Introduction: Endoscopic third ventriculostomy (ETV) has become an established treatment for obstructive hydrocephalus. Success and failure criteria are, sometimes, debatable.
Postoperative cerebrospinal fluid (CSF) wound leak is considered, by most, a clinical criterion of failure subsequently recommending revision surgery or shunt implantation.
Aim of Work: to elucidate the impact of repeated lumbar puncture for postoperative CSF wound drainage on the final ETV outcome
Patients and Methods: From a prospectively maintained registry of endoscopic ventricular surgery; clinical, radiographic and, operative data are compiled to calculate the ETV success score and an intraoperative score. Patients with symptomatic postoperative wound collection and/or CSF leak were identified and managed by repeated lumbar punctures. Clinical and imaging follow up was established to evaluate final outcome.

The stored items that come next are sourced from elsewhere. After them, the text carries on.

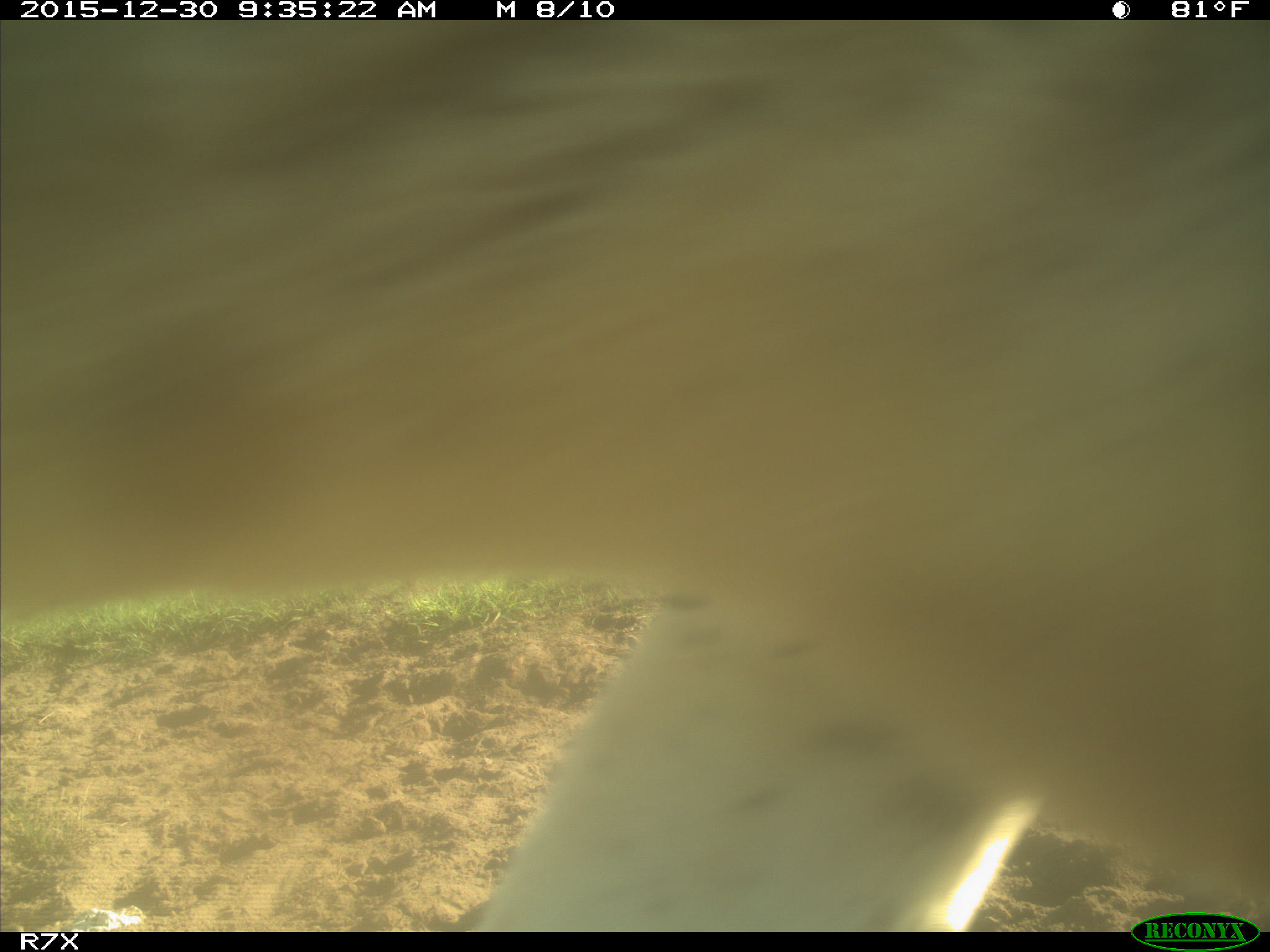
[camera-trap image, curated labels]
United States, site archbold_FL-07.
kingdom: Animalia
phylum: Chordata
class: Mammalia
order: Artiodactyla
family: Bovidae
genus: Bos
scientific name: Bos taurus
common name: domestic cow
Bos taurus (domestic cow).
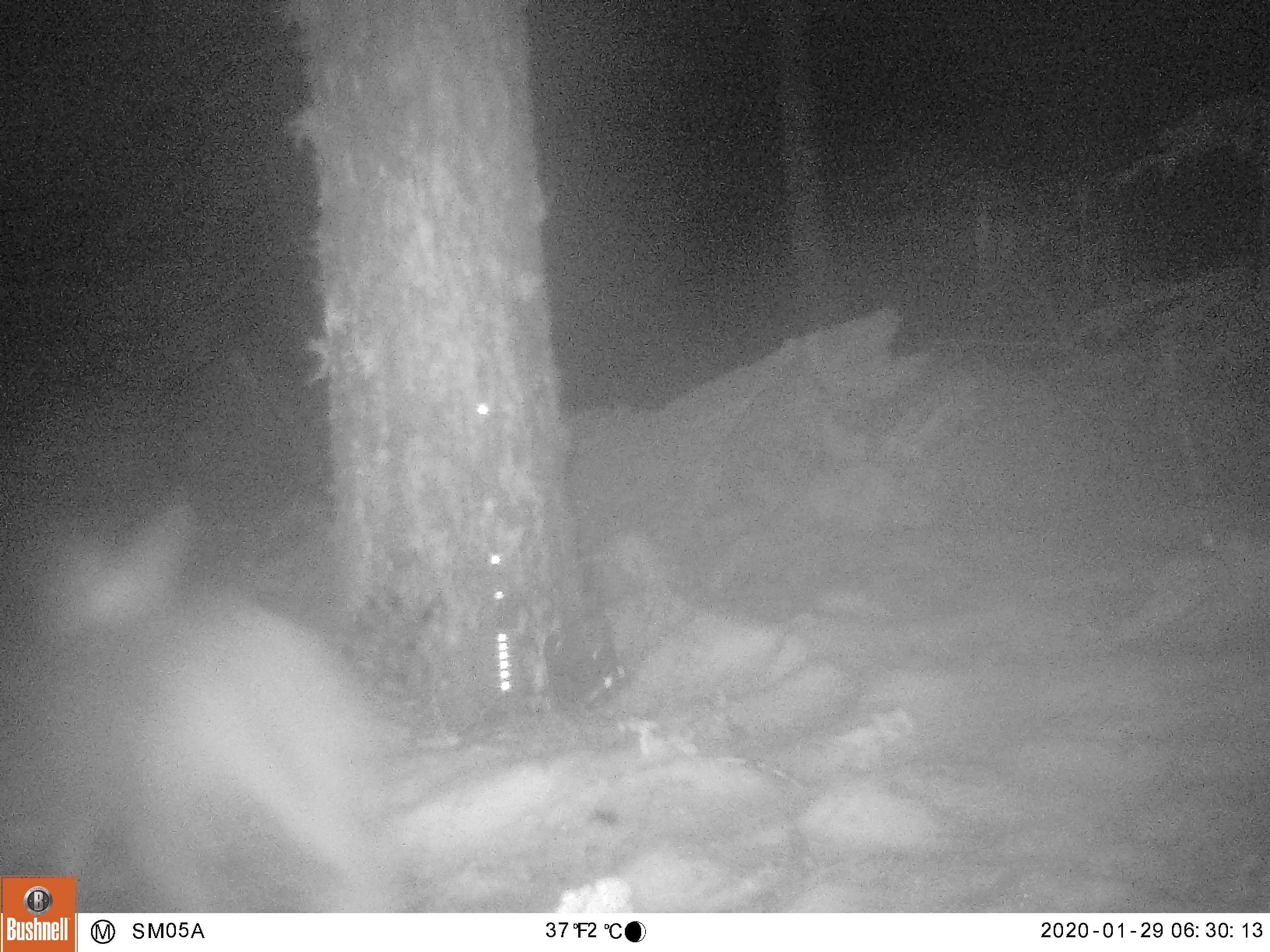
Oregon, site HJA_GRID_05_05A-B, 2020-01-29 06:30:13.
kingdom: Animalia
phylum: Chordata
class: Mammalia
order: Carnivora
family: Canidae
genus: Canis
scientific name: Canis latrans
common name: coyote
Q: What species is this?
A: Coyote (Canis latrans).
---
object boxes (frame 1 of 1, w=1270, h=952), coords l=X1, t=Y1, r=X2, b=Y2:
coyote: l=9, t=482, r=435, b=898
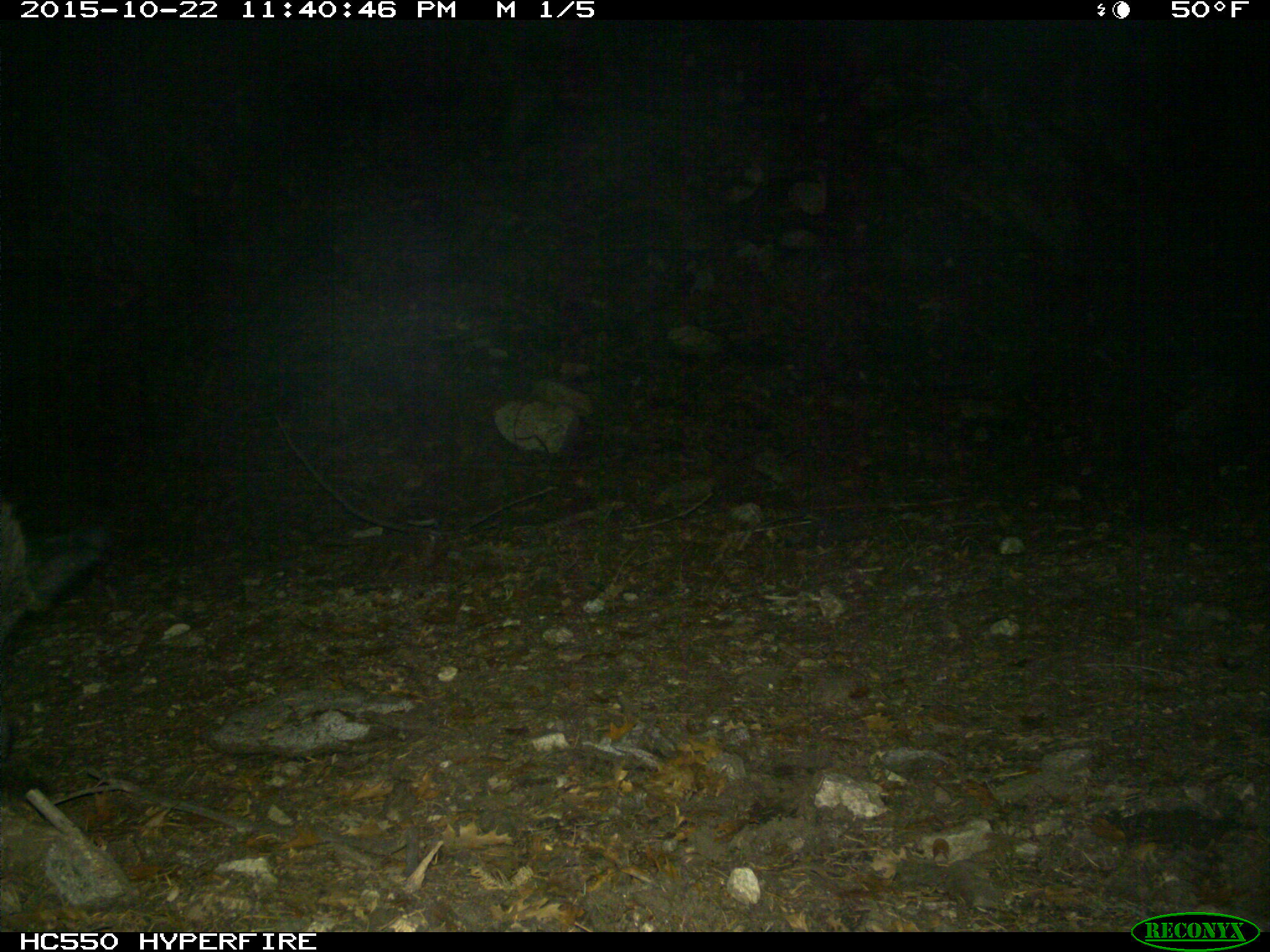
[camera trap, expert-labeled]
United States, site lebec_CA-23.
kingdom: Animalia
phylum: Chordata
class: Mammalia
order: Artiodactyla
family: Suidae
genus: Sus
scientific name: Sus scrofa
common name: wild boar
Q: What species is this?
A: Sus scrofa (wild boar).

Results: From a total of 75 patients with endoscopic interventions for hydrocephalus, 57 patients underwent ETV. Fifteen patients (26%) had postoperative CSF leak and/or wound bulge requiring a median of 3 lumbar punctures. This group had a mean ETV success score of 61 and a favorable intraoperative score in 93% of the cases. The scores were not different from those of the whole cohort. Repeated lumbar puncture was successful in 7 out 15 patients (47%). The difference between patients with successful and failed serial lumbar punctures in both the ETV success score and intraoperative score was not statistically significant.
Conclusion: Partaking serial lumbar punctures in patients with CSF wound drainage or signs of potential ETV failure in the early postoperative period was successful in half of the instances. This could be recommended in presence of favorable ETV success score and intraoperative score to avoid premature shunting.